The plain prinia, or the plain, or white-browed wren-warbler (Prinia inornata/纯色鹪莺) is a small warbler in the Cisticolidae family. It is a resident breeder from Pakistan and India to south China and southeast Asia. It was formerly included in the tawny-flanked prinia, Prinia subflava (Gmelin, 1789), resident in Africa south of the Sahara. The two are now usually considered to be separate species.
This skulking passerine bird is typically found in wet lowland grassland, open woodland, scrub and sometimes gardens. The plain prinia builds its nest in a shrub or tall grass and lays three to six eggs. (The tawny-flanked prinia nests in herbage and lays two to four eggs.)
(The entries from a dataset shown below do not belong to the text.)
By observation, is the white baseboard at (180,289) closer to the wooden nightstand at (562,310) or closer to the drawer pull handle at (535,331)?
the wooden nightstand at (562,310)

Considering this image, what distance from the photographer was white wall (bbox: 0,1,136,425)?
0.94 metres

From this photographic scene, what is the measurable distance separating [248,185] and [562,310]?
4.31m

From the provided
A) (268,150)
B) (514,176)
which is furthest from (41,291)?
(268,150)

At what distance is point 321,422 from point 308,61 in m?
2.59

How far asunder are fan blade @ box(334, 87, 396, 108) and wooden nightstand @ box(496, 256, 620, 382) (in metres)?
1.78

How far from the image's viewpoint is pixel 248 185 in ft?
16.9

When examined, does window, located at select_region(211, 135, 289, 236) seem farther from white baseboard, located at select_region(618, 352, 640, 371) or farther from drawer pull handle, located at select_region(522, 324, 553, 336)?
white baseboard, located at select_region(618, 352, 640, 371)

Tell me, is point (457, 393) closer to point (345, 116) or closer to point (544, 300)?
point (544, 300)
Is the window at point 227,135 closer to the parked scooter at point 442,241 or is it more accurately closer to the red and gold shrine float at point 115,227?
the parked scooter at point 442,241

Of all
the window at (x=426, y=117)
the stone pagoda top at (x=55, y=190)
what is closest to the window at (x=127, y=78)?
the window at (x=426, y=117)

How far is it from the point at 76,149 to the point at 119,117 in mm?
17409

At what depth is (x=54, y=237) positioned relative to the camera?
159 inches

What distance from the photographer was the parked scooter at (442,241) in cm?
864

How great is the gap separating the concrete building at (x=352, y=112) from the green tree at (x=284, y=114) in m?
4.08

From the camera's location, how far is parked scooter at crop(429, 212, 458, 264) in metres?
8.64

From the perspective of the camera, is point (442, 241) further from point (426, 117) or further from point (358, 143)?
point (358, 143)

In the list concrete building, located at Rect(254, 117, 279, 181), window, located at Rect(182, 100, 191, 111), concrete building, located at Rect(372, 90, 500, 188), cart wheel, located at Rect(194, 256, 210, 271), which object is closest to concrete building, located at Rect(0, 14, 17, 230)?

These 13–14-cm long warblers have short rounded wings, a longish tail, strong legs and a short black bill. In breeding plumage, adults are grey-brown above, with a short white supercilium and rufous fringes on the closed wings. Underparts are whitish-buff. The sexes are identical.
In winter, the upperparts are a warmer brown, and the underparts more buff. The tail is longer than in summer. There are a number of races differing in plumage shade. The endemic race in Sri Lanka retains summer plumage, including the shorter tail, all year round.
Like most warblers, the plain prinia is insectivorous. The song is a repetitive tlee-tlee-tlee.